We are at peace yet again with whatever lies ahead. Not taking back control from God’s hands. We are simply sitting back and resting in Him.
I am now free of the two negative cycles in my life. Grief and Food Control. And also a third, as I found freedom from unforgiveness by fully and completely forgiving my dad. And today I am speechless. Shocked and in awe of Jesus.
My relationship with God changed dramatically. I was no longer angry with him for my childhood nor for my multiple pregnancy losses and infertility. I was loved by God and that love wrecked my life in a good way. And my relationship with Jesus is exciting and I can’t help but to be His daughter and stretching out my arms to Him to be loved on by Him. Religion verses relationship are two very different things. I am glad to be free from a religious relationship with the Father, the Son, and the Holy Spirit.
My relationship with others dramatically changed as well. I began to love others with the love of Jesus because I knew His love for me. The sense of Pharisee-like judgement and condemnation I carried for others had left and what remained was the fruit of the Spirit (Love, Joy, Peace, Patience, Kindness, Goodness, Faithfulness, Gentleness, and Self-Control).
Lastly the love I had for myself improved. I am learning to love and like myself now. I am learning that I am irreplaceable and not a tool. That I am loved just as I am. And that Jesus likes me.
I have learned to rely on my team and my tribe to help with along my journey. I have learned to reach out for prayer and support. To no longer be an island.
Today I stand free. Head up. Shame of who I was, now gone. Guilt of what I had done, now gone.
She whom the Son sets free is… FREE INDEED!
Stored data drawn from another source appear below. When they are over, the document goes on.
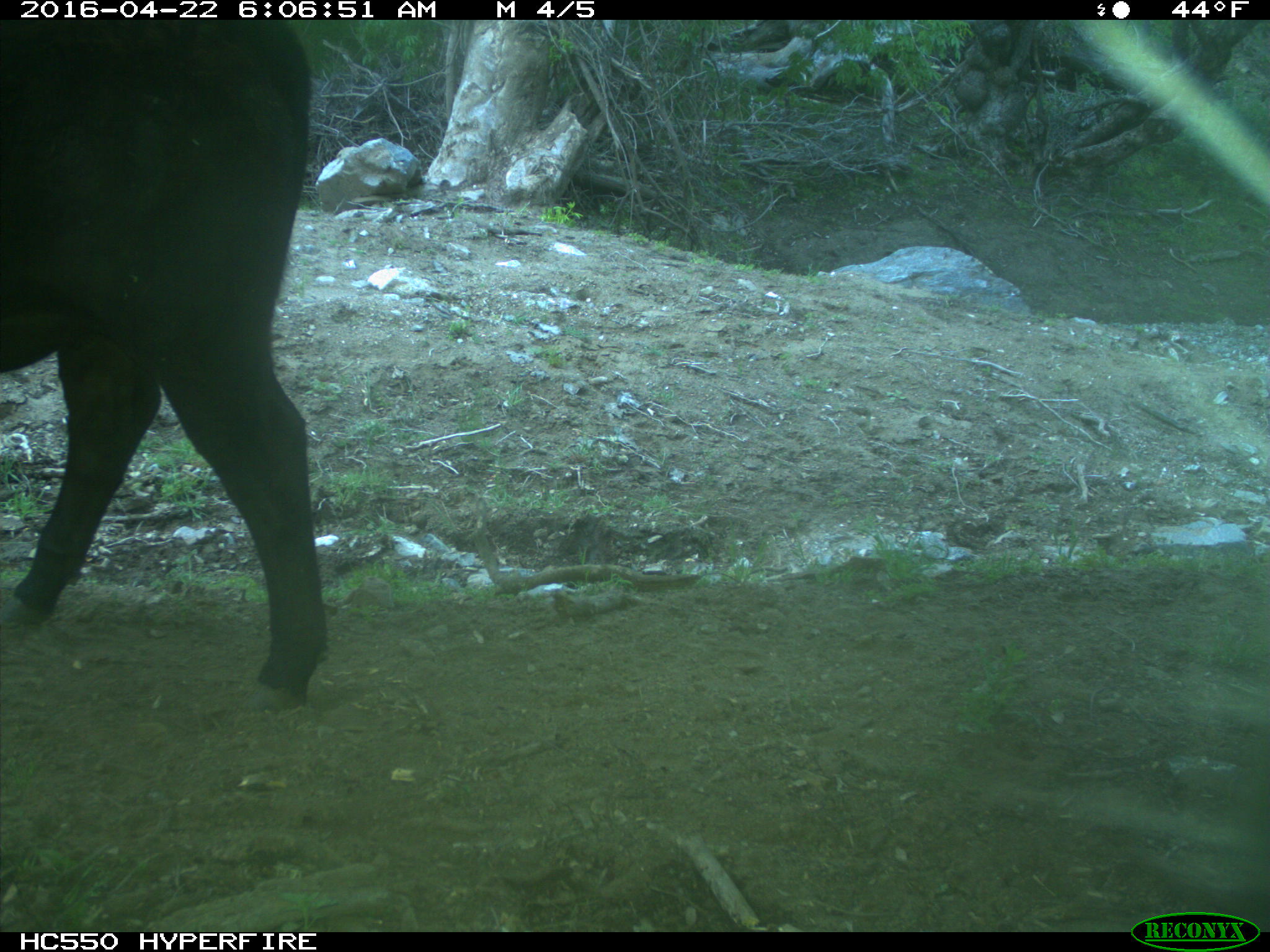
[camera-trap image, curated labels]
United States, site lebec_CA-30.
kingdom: Animalia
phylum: Chordata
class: Mammalia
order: Artiodactyla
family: Bovidae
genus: Bos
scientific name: Bos taurus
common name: domestic cow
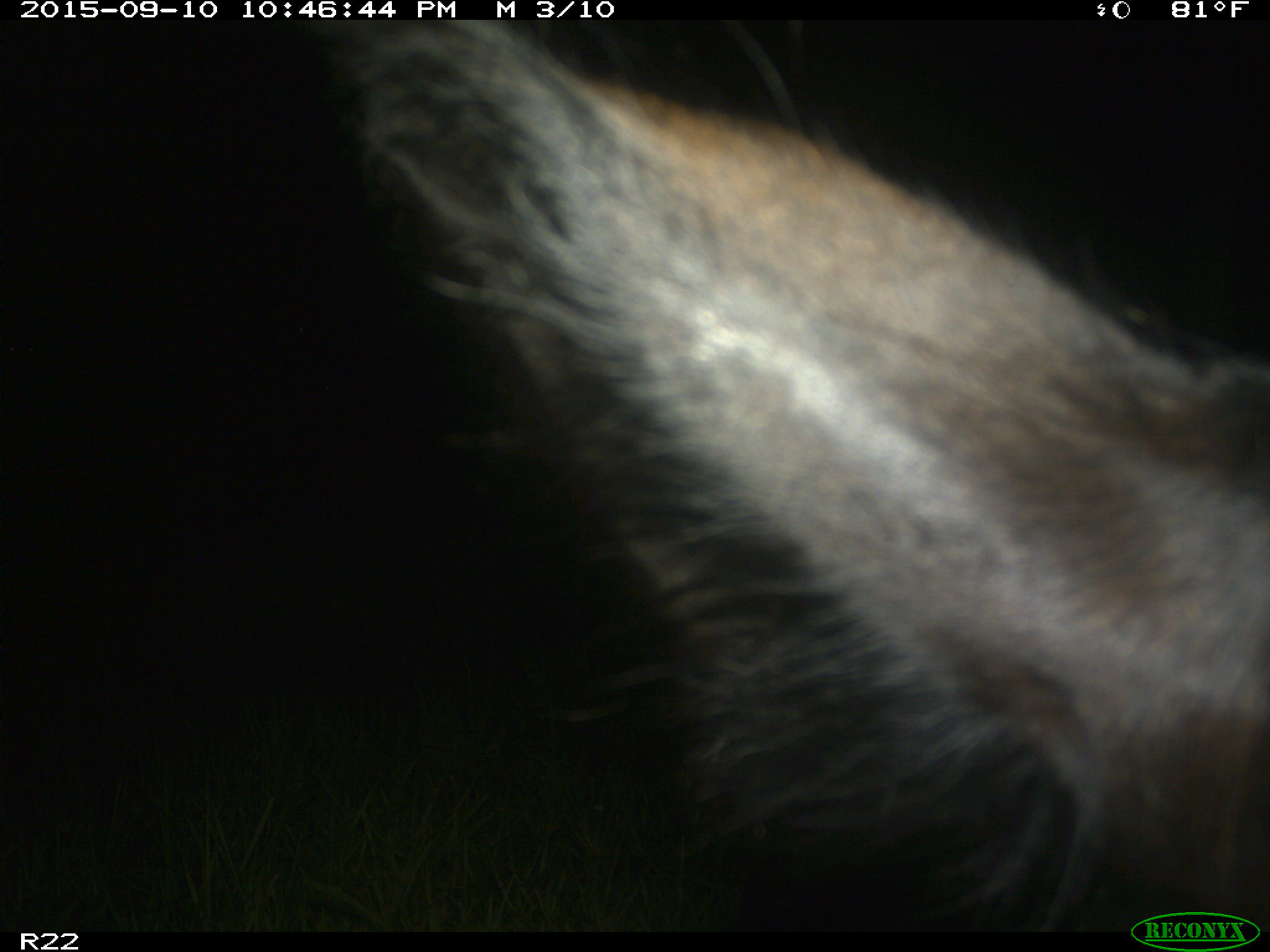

Oh, and one last thing…..we are again pregnant. Now already 6 months pregnant. A healthy baby with a very strong heartbeat for Jesus!
And it’s a…..GIRL.
That’s right. Miss Hope is growing inside of me. She is strong. She is full of energy and power. She is a promise of God. I cannot wait to see her life lived for Christ.
“He who promised is Faithful.” Hebrews 10:23
My name is Karen. I am a grateful believer who has been healed from grief, food control and unforgiveness. I have a heart to help women who have experienced miscarriage and infertility to find hope again through YouTube Videos (My YouTube Channel Link) and Word Press Blogs. I will continue to unpack the next layers God will show me with the tools and accountability partners I’ve found through Celebrate Recovery.